Die slowakische Polizei hat versucht, den Vorsitzenden der Partei der Demokraten und ehemaligen Verteidigungsminister Jaroslav Nadya im Zusammenhang mit den Ermittlungen zu Munitionsspenden an die Ukraine festzunehmen. Zu der Festnahme kam es jedoch nicht, da Naď derzeit in Kanada Urlaub macht, wie er in den sozialen Medien bestätigte.
Nach Angaben von Deník N. konzentriert sich die von der Europäischen Staatsanwaltschaft geleitete Untersuchung auf den Prozess des Erwerbs von Munition, die die Slowakei während der Amtszeit von Nada in den Regierungen von Igor Matović und Eduard Heger (2020-2023) an die Ukraine gespendet hat. Insbesondere wird untersucht, ob die ausrangierte Munition zunächst zu einem niedrigen Preis an ein Privatunternehmen verkauft und dann zu einem höheren Betrag zurückgekauft wurde, um sie der Ukraine zu übergeben.
Alexander Gursky, der ehemalige Leiter des staatlichen Unternehmens Konstrukta Defense, wurde festgenommen, und nach Petr Kozak, dem ehemaligen Generalsekretär des Verteidigungsministeriums, wird gefahndet.
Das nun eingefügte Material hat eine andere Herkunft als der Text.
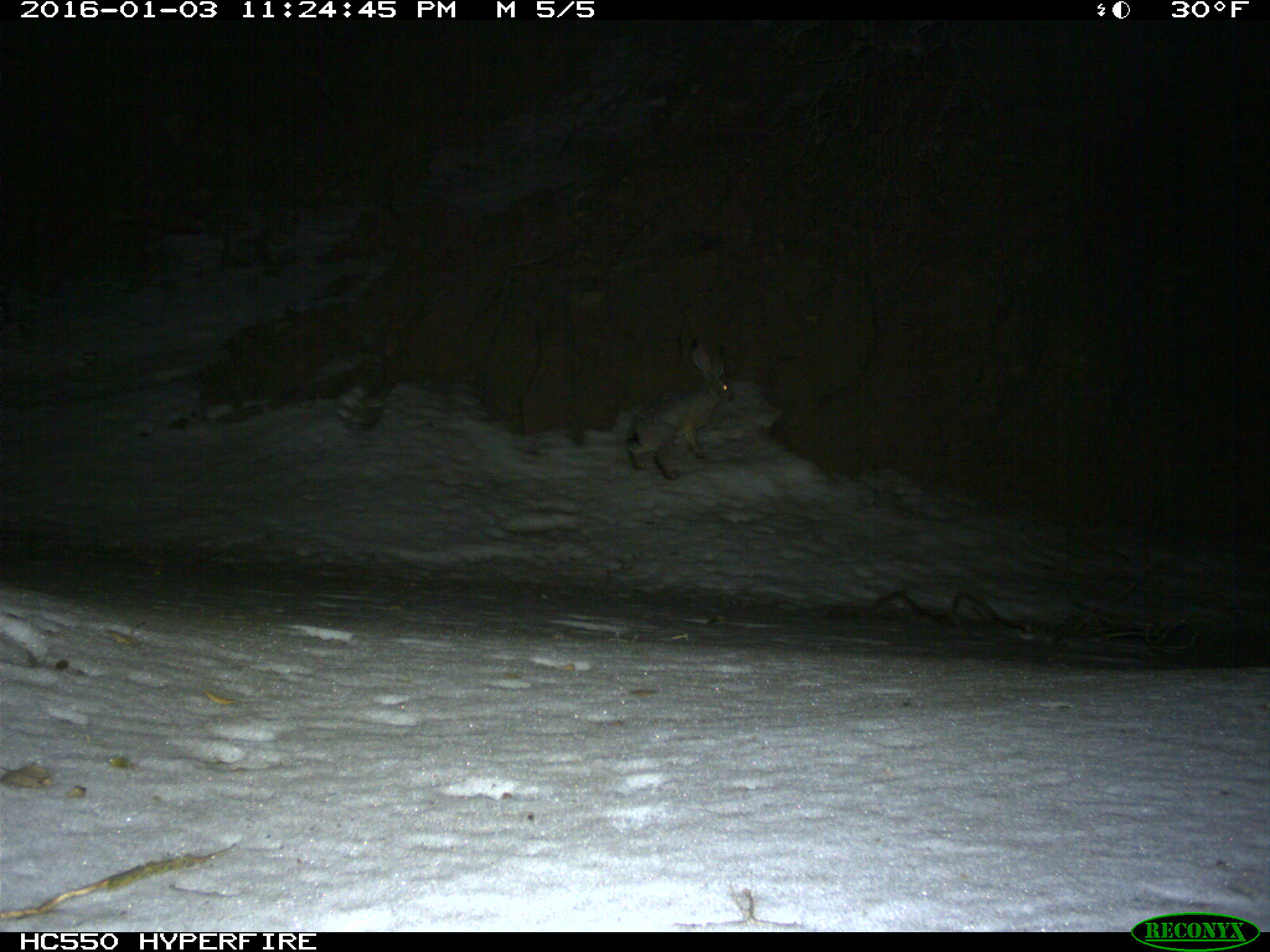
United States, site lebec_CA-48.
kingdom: Animalia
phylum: Chordata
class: Mammalia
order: Lagomorpha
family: Leporidae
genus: Lepus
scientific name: Lepus californicus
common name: black-tailed jackrabbit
Lepus californicus (black-tailed jackrabbit).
In den sozialen Medien bezeichnete Jaroslav Naď den Vorfall als "Zirkus" und zeigte sich überrascht, dass die Polizei nichts von seinem Aufenthalt in Kanada wusste, den er mehrfach öffentlich erwähnt hatte. Er betonte, dass er stolz auf seine Hilfe für die Ukraine sei und bereit sei, nach seiner Rückkehr uneingeschränkt mit den Ermittlungsbehörden zusammenzuarbeiten. "Ich betrachte die Hilfe für die Ukraine als einen Akt der Menschlichkeit und Verantwortung. Ich würde es wieder tun". napsal Naď.
Die versuchte Verhaftung löste heftige Reaktionen der Opposition aus. Präsident der Progressiven Slowakei Michal Šimečka označil akci za "Politisch motivierte Rache" der derzeitigen Regierungskoalition unter Führung von Smer. Der Versuch, Oppositionspolitiker zu kriminalisieren, weil sie die Ukraine im Kampf gegen die russische Aggression unterstützen, ist seiner Meinung nach inakzeptabel. Ähnlich äußerte sich der SaS-Abgeordnete Juraj Krupa, der sagte, die gespendete Munition sei für die slowakische Armee nutzlos und die Übergabe an die Ukraine erspare dem Staat die Kosten für die Entsorgung.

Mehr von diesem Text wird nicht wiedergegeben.